Word Break

题目：

Given a non-empty string s and a dictionary wordDict containing a list of non-empty words, determine if s can be segmented into a space-separated sequence of one or more dictionary words. You may assume the dictionary does not contain duplicate words.

For example, given
s = “leetcode”,
dict = [“leet”, “code”].

Return true because “leetcode” can be segmented as “leet code”.
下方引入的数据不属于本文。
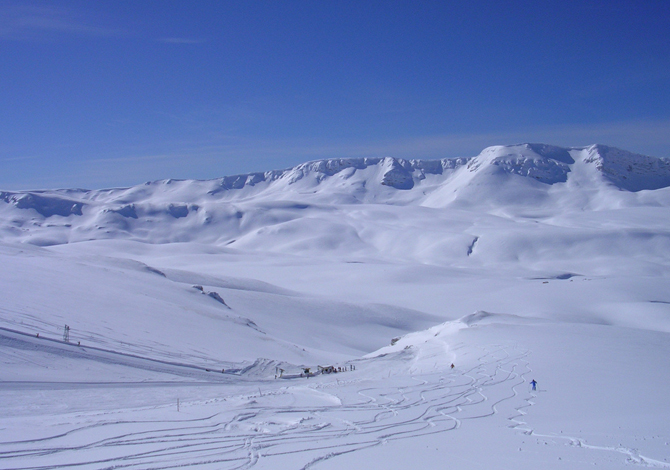 sci-abruzzo-appennni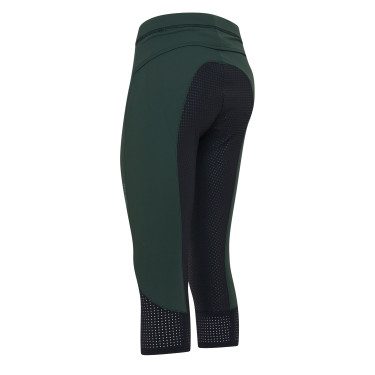 Pantaloni da equitazione Euro-Star Venti 2.0 FullGrip Euro-Star Donna Pantaloni da equitazione Euro-Star Venti 2.0 FullGrip Euro-Star Donna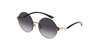 DOLCE&GABBANA-0DG226962028G-Elegance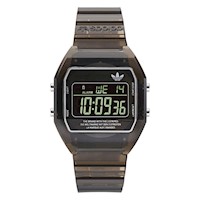 Reloj Adidas Unisex Aost24064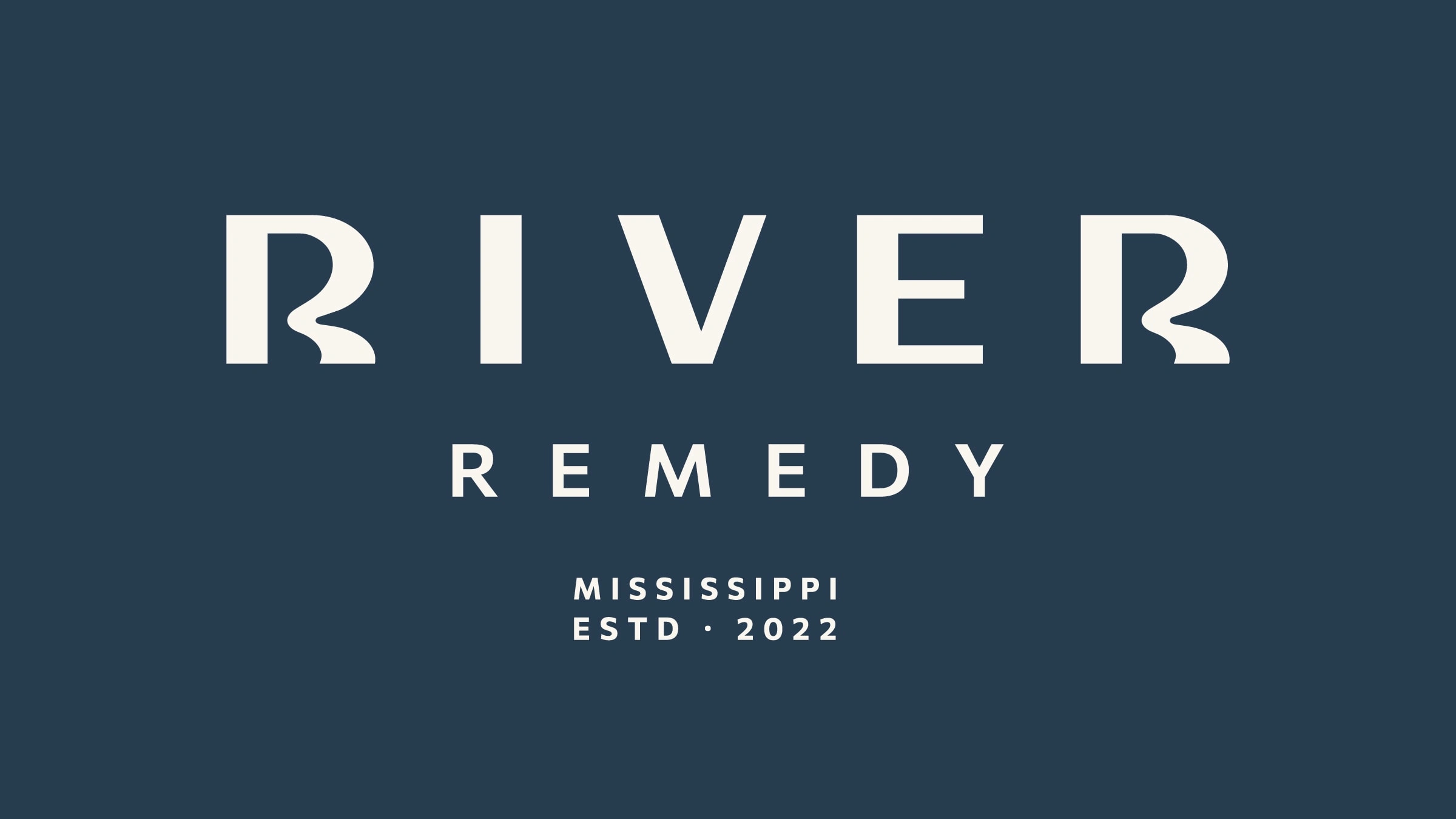 River Remedy | 3.5g | Lantz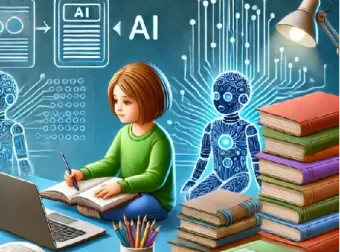 高手的黑箱：AI时代学习与创作37讲视频课程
给定一个非空的字符串s以及一个字典wordDict ，wordDict 中包含一系列非空的单词。需要判定s是否能被分割为字典中的词。字典中不包含重复的单词。

思路：

这道题可以使用动态规划来解决。我们假设a[i]表示s[0:i]能够被分割为字典中的单词，那么如果s[j:i]在字典中，并且a[j]为True，那么自然a[i]也为True。如果i刚好等于s.length -1，那么我们就可以知道s能够被分割为字典中的单词。

class Solution {
public:
    bool wordBreak(string s, vector<string>& wordDict) {
        int n = s.size();
        bool a[n+1] = {false};
        a[0] = true;
        for (int i = 1; i <= n; i++) {
            for (int j = 1; j <= i; j++) {
                if (!a[i-j]) continue;
                string substr = s.substr(i-j, j);
                if (find(wordDict.begin(), wordDict.end(), substr) != wordDict.end()) {
                    a[i] = true;
                    break;
                }
            }
        }
        return a[n];
    }
};